The race got shaken up a bit when Palin implied that community organizing, which is one of Obama’s big resume items “proving” his executive abilities, might be a little bit too amorphous a job to justifying entrusting the entire nation to his care.  That was amusing, but things became less amusing when digging in the wake of her speech revealed that the Alinsky school of community organizing to which Obama adhered is an ideology devoted to going into communities and encourage the citizens, not to take care of themselves, but to make increasingly strident demands on government.  (See here, here and here, for example.)

Knowing that Obama’s community organizing was simple Leftist street activism, it was amusing to receive from a friend an official statement from social workers decrying the incredible insult Palin visited on them when she dared imply that “community organizers” aren’t the most useful people in the world:

The National Association of Social Workers was outraged to hear Alaska Governor Sarah Palin, one of the nation’s vice-presidential candidates, malign in a live international broadcast the work of community organizers.

The social work profession takes great pride in its community organizing roots and lauds the contributions of its members, and other professionals, who commit their careers to helping residents of different communities organize their resources and take social action to improve life for themselves and their families.
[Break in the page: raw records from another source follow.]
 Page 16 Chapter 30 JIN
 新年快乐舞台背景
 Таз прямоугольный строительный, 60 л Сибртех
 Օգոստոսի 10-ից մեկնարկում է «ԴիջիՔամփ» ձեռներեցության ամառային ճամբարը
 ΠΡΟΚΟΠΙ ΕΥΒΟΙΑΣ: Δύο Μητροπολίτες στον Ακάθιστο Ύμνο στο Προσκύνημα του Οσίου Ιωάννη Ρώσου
Small town reformers and urban community organizers have much in common.

The concepts of community organizing, community building and community development undergird the premise of American democracy. As a result of these efforts, institutions and officials often deliver more effective economic growth strategies, as well as mental health, health, and family services for people of all ages.

Community organizing is also the foundation of most successful political campaigns. Meeting fellow Americans in their communities and working with them to find solutions to problems that limit their potential is valuable and necessary work—with significant responsibilities.
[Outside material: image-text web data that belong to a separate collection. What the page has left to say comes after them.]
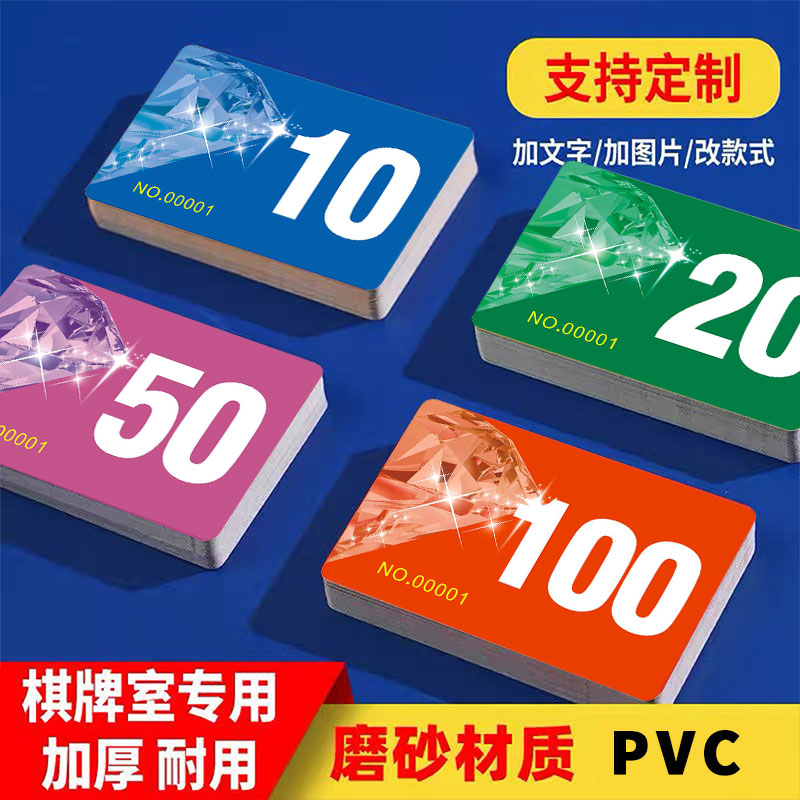 麻将棋牌室筹码磨砂专用卡片塑料加厚卡片币耐磨防水双面娱乐代金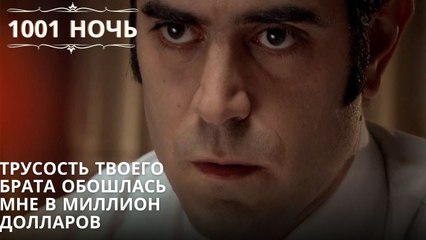 Трусость твоего брата обошлась мне в миллион долларов| 1001 ночь - Эпизод 53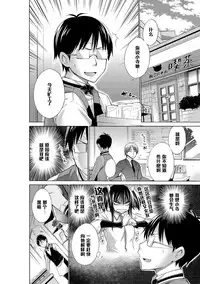 [Miyano Kintarou] Ijimekko to Boku 5 (COMIC Anthurium 022 2015-02) [Chinese] [黑条汉化]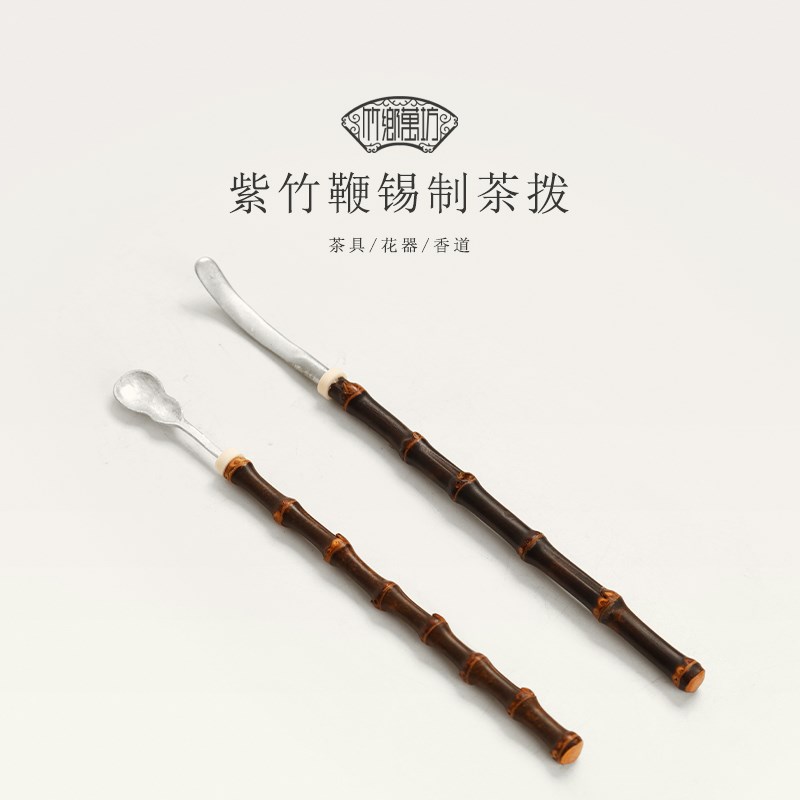 紫竹鞭柄锡茶拨分茶器复古手工竹制茶勺茶扒单个茶匙六君子配件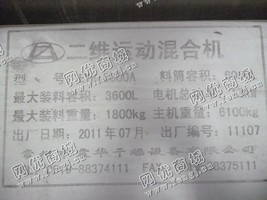 出售一台二手EYH-6000A二维运动混合机
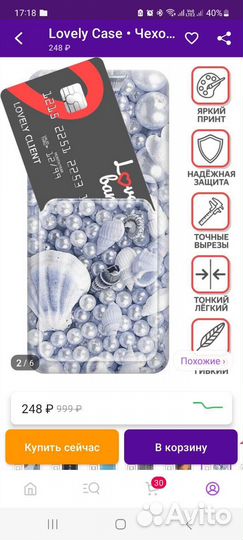 Чехол для realme 9i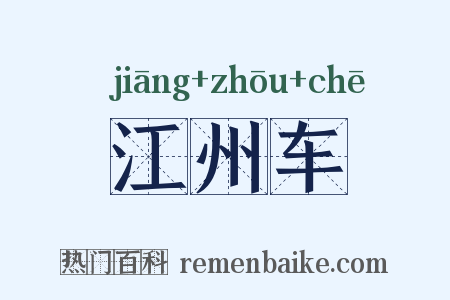 江州车是什么意思的图片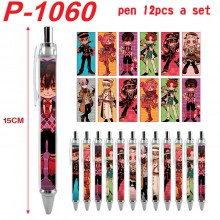 P-1060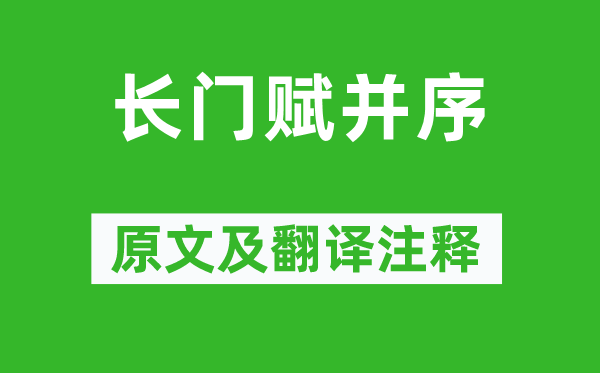 司马相如《长门赋并序》原文及翻译注释,诗意解释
What’s especially amusing to me about that little screed is that, almost without exception, the social workers I know work for the government or large care providers.  That is, they’re not freelance rabble-rousers who go into a community, swirl up emotions, and then let government take the hit.  Instead, they work for school systems and foster care organizations and hospitals and mental health facilities.  They’re not community organizers.  That’s why it’s so funny that this organization of professionals should take upon itself the mantel of career rabble rousers, and cluck at Palin on Obama’s behalf.
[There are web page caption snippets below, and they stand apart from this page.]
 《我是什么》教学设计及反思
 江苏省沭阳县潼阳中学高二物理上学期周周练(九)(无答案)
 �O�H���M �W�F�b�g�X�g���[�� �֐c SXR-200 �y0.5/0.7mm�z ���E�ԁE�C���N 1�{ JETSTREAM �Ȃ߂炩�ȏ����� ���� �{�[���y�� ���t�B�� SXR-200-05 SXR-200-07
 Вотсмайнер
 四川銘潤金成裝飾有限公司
(BTW, please don’t construe this post as an attack on social workers.  While the news is occasionally made more depressing by stories of social work gone wrong — usually in the context of abused children — the social workers I know socially and professionally are committed people, who care deeply about the people whom they serve.  Instead, I’m poking fun at the political ideology that would have institutional care providers suddenly see themselves as brothers in arms with Alinsky street radicals.)